* EXCERPT TO READ:
===============
Second, whenever we get to net zero, most of the CO2 emitted by humans since the dawn of the industrial revolution will still be warming the planet for generations after that. We need to move on to negative emissions as if our lives depended on it (because they do).

And third, we’re human. For most of today’s leaders and many of today’s voters, 2050 is meaningless. It’s someone else’s problem. It’s a punt.

Like John F. Kennedy with the original moonshot, we decided the deadline needed to be firmly in view if people were going to take it seriously.

And so to the caveats. The field of road maps to net zero is crowded, which is good. We’re not aiming to be comprehensive or definitive. Instead we’ve sought, experimentally, the wisdom and the curiosity of a crowd of volunteers.
===============
* DATA PROVIDED:
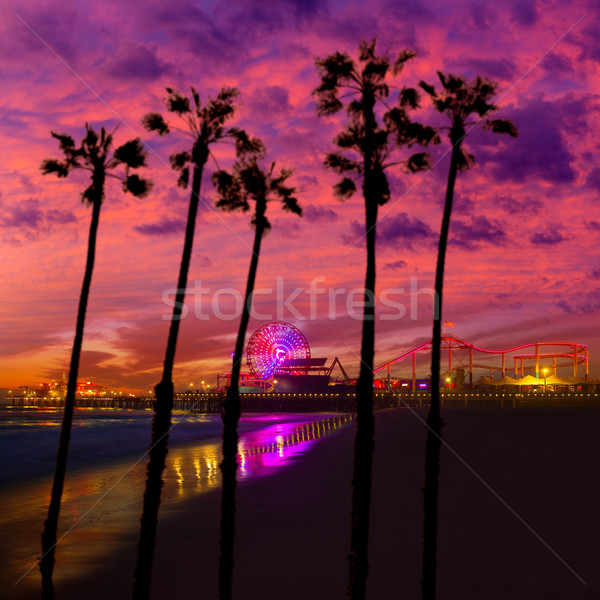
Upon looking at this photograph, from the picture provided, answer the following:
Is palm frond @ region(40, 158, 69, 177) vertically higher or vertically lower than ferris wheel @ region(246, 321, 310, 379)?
lower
===============
* WORK ORDER: Copy the net-zero passage at the top of the page word for word, from start to finish.

* WRITTEN RESPONSE:
Second, whenever we get to net zero, most of the CO2 emitted by humans since the dawn of the industrial revolution will still be warming the planet for generations after that. We need to move on to negative emissions as if our lives depended on it (because they do).

And third, we’re human. For most of today’s leaders and many of today’s voters, 2050 is meaningless. It’s someone else’s problem. It’s a punt.

Like John F. Kennedy with the original moonshot, we decided the deadline needed to be firmly in view if people were going to take it seriously.

And so to the caveats. The field of road maps to net zero is crowded, which is good. We’re not aiming to be comprehensive or definitive. Instead we’ve sought, experimentally, the wisdom and the curiosity of a crowd of volunteers.